- _Your task_:
Set down word for word everything from the line containing "What is the separation" down to the line containing "1819 centimetres", including both of those lines.

* Begin *

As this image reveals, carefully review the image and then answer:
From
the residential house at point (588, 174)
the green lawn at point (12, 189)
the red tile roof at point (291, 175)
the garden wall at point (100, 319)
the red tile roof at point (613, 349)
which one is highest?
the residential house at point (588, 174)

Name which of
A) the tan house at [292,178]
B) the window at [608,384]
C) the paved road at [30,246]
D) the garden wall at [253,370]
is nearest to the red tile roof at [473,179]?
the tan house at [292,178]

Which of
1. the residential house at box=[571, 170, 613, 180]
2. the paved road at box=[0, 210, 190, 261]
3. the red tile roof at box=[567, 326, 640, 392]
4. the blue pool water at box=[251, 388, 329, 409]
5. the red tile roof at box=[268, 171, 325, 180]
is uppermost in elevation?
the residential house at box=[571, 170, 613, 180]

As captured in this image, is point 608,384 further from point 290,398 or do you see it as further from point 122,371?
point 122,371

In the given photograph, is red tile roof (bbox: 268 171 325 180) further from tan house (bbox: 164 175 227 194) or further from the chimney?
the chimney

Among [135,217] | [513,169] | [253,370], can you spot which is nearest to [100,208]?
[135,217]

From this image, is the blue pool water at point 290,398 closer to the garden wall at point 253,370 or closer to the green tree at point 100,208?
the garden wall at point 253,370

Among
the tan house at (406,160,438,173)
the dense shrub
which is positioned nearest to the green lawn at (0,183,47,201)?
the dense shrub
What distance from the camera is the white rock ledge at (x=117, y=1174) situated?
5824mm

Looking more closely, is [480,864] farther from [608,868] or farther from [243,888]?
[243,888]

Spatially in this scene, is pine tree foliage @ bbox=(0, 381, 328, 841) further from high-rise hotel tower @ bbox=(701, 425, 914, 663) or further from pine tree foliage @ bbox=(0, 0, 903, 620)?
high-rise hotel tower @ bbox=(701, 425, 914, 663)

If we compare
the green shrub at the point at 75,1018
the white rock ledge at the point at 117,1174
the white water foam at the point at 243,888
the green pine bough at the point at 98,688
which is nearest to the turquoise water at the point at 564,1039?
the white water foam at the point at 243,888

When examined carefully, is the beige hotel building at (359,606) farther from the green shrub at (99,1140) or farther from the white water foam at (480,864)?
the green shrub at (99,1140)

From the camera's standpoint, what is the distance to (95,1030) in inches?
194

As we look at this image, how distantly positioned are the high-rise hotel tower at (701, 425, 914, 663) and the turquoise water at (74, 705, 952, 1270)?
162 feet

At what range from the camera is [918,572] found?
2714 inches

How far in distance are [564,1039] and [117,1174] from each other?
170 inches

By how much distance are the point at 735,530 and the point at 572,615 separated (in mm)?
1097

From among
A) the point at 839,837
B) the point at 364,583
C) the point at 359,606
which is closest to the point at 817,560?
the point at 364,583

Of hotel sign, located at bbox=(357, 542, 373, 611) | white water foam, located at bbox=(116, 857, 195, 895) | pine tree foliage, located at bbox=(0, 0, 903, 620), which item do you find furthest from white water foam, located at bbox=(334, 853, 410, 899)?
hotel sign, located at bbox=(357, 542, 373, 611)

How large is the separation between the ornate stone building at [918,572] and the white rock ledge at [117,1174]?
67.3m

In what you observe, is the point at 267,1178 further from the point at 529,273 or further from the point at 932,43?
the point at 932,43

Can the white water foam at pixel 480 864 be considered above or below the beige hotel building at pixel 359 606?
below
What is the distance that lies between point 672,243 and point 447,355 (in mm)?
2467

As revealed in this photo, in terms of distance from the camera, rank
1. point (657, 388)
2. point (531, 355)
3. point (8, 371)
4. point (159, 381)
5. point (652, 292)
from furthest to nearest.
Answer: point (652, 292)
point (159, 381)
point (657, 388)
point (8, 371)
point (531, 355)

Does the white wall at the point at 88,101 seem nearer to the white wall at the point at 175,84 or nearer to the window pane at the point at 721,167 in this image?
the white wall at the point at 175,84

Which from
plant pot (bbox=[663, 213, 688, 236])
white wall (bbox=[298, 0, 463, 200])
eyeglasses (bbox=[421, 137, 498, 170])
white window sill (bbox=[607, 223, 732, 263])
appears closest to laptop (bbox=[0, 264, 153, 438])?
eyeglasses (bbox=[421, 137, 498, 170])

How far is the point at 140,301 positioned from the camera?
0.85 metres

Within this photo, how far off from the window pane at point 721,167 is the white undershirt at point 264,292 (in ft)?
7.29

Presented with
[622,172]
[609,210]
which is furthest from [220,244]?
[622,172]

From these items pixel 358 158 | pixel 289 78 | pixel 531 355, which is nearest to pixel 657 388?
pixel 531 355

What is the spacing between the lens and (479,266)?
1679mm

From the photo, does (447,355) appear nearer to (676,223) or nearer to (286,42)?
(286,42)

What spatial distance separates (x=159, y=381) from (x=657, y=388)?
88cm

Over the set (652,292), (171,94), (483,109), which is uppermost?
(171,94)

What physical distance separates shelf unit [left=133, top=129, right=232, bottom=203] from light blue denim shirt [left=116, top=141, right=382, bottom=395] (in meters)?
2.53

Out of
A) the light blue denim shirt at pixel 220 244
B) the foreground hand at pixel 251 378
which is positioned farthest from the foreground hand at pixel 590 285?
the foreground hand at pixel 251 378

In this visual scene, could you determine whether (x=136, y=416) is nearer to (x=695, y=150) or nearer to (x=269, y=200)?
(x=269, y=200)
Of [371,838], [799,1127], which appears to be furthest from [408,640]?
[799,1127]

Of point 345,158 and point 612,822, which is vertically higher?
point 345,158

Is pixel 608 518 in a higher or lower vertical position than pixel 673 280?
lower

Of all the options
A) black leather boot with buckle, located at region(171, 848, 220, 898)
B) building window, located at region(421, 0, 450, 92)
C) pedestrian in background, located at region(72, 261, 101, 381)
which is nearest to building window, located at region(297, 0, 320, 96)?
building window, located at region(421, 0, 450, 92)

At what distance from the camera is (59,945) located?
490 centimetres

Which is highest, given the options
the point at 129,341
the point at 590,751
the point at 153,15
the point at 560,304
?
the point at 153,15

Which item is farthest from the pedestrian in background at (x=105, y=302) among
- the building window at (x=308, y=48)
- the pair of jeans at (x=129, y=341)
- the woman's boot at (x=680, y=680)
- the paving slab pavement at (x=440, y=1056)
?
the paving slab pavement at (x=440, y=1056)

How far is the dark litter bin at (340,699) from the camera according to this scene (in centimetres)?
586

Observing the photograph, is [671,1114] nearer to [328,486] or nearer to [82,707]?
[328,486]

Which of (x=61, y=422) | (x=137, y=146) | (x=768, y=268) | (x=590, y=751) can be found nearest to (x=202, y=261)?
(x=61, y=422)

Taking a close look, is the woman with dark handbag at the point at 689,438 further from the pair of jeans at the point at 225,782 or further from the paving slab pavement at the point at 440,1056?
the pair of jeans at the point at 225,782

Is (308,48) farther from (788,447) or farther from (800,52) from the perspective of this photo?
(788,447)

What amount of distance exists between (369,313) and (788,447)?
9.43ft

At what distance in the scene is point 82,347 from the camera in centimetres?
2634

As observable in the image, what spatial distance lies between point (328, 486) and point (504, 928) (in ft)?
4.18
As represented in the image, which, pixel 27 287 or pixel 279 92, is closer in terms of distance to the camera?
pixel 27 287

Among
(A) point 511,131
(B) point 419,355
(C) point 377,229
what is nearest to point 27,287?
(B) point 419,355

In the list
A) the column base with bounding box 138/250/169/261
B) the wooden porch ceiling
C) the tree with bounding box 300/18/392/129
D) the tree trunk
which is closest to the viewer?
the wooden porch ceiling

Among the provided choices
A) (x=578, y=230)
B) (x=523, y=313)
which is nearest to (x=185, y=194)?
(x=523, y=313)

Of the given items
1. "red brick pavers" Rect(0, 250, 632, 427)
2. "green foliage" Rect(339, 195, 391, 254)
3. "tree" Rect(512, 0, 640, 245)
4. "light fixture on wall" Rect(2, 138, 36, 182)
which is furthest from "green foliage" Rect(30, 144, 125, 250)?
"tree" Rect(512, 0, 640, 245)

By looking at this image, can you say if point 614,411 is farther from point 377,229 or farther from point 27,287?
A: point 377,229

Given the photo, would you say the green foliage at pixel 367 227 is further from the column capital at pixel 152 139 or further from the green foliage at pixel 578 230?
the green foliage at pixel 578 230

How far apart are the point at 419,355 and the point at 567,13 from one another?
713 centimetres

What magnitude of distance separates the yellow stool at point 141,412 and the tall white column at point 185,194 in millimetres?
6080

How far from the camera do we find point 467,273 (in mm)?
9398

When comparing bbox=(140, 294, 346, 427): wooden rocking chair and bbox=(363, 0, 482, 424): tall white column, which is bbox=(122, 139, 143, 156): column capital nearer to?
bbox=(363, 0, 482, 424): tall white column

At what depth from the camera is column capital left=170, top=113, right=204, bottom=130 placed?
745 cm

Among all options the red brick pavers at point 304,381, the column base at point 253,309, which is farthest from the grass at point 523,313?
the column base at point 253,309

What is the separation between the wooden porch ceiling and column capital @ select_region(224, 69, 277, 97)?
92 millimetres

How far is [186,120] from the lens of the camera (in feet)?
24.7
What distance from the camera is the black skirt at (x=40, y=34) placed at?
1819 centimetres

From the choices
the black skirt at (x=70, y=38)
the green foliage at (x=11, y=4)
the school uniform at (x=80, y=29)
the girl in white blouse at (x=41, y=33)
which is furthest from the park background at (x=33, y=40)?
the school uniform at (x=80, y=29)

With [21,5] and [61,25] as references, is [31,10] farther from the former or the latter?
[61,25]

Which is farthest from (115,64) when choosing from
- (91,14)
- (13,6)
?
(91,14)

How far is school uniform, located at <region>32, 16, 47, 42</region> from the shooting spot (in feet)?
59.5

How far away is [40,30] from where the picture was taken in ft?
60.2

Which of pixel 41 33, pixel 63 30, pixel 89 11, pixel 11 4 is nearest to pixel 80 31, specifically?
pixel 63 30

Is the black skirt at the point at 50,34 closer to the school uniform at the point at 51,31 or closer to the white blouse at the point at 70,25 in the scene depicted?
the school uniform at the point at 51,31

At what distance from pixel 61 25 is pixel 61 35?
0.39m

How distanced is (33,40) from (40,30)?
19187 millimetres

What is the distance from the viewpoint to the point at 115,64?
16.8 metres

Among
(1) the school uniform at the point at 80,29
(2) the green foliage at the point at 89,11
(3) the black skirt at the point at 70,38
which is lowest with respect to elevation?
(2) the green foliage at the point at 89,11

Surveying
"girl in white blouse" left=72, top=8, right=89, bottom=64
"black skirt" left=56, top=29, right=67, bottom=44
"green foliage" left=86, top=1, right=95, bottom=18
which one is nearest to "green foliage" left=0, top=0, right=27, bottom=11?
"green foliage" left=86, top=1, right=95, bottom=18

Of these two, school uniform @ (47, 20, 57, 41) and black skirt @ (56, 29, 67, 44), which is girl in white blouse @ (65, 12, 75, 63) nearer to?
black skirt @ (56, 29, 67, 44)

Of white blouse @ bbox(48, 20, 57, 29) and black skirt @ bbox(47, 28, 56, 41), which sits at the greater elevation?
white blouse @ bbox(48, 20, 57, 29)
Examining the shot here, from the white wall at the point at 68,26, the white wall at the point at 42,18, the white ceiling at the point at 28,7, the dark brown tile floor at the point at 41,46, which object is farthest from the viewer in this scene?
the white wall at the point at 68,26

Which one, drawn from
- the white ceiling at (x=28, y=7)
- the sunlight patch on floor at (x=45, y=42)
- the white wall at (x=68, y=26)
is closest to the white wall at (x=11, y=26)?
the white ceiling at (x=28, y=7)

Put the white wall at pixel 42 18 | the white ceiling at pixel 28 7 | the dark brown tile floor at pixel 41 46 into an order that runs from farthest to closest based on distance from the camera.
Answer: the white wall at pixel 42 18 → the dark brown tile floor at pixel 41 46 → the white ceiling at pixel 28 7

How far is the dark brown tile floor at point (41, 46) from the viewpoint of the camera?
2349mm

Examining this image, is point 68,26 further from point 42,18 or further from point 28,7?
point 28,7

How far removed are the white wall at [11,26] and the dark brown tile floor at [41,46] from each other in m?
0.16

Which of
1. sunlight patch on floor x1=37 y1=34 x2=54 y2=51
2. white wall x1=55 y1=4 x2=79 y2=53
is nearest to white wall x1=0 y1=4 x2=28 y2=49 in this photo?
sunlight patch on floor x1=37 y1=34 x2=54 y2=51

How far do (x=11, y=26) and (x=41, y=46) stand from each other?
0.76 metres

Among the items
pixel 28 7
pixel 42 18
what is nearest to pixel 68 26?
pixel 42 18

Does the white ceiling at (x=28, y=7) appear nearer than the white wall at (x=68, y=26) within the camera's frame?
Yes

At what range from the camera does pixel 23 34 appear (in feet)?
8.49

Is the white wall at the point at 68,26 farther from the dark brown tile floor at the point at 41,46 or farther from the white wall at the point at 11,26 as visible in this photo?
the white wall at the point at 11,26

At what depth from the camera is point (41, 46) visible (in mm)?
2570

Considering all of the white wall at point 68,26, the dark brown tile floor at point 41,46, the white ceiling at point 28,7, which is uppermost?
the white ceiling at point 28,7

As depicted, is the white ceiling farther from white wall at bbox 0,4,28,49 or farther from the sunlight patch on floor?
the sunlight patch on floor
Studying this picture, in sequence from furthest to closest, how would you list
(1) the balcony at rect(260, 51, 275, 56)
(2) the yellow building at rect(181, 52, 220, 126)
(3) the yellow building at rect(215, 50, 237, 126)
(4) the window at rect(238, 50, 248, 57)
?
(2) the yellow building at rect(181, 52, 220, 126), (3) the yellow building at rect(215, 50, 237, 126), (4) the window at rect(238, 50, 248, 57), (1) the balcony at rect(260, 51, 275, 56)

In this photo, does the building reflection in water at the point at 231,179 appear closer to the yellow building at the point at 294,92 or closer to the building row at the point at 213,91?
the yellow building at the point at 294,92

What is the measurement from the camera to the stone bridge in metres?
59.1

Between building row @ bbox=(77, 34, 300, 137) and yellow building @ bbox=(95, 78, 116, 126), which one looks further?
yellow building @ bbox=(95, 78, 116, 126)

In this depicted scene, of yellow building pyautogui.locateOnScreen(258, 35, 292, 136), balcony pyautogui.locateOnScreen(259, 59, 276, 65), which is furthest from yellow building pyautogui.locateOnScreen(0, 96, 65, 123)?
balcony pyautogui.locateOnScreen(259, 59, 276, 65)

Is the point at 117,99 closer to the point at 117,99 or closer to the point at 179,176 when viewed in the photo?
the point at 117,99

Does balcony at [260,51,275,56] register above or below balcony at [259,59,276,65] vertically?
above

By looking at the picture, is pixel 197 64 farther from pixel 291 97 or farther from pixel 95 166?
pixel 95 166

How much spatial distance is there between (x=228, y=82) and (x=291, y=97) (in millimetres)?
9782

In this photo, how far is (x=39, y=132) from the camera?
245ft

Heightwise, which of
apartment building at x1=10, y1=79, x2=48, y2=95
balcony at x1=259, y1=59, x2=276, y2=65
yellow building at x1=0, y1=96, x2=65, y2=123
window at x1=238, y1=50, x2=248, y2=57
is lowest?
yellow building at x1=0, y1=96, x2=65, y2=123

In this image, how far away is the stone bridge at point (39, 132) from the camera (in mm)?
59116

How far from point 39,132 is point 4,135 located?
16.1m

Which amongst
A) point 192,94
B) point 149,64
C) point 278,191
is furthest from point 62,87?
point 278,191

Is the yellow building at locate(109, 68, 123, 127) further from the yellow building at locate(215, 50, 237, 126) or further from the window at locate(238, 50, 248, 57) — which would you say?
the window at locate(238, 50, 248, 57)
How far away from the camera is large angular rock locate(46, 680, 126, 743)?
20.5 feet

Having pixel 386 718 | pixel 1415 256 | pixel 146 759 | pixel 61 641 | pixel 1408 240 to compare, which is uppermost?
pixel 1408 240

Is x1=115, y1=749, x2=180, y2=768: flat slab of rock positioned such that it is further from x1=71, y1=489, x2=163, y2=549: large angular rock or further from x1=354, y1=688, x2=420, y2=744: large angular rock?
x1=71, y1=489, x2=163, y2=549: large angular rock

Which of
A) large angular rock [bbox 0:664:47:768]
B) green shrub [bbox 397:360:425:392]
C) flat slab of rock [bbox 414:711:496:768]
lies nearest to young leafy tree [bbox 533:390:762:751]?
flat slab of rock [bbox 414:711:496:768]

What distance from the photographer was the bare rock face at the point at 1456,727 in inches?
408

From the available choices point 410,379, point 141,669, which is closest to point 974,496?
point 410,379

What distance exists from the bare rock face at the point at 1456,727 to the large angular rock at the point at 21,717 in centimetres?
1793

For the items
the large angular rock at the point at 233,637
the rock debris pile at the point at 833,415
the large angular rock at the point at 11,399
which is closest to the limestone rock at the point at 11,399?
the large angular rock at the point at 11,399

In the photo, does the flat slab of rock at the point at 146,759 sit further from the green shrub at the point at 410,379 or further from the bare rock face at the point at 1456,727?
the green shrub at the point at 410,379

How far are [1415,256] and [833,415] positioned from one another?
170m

* End *

- _Answer for this exercise_:
What is the separation between the wooden porch ceiling and column capital @ select_region(224, 69, 277, 97)?
92 millimetres

How far is [186,120] from the lens of the camera (in feet)?
24.7
What distance from the camera is the black skirt at (x=40, y=34) placed at?
1819 centimetres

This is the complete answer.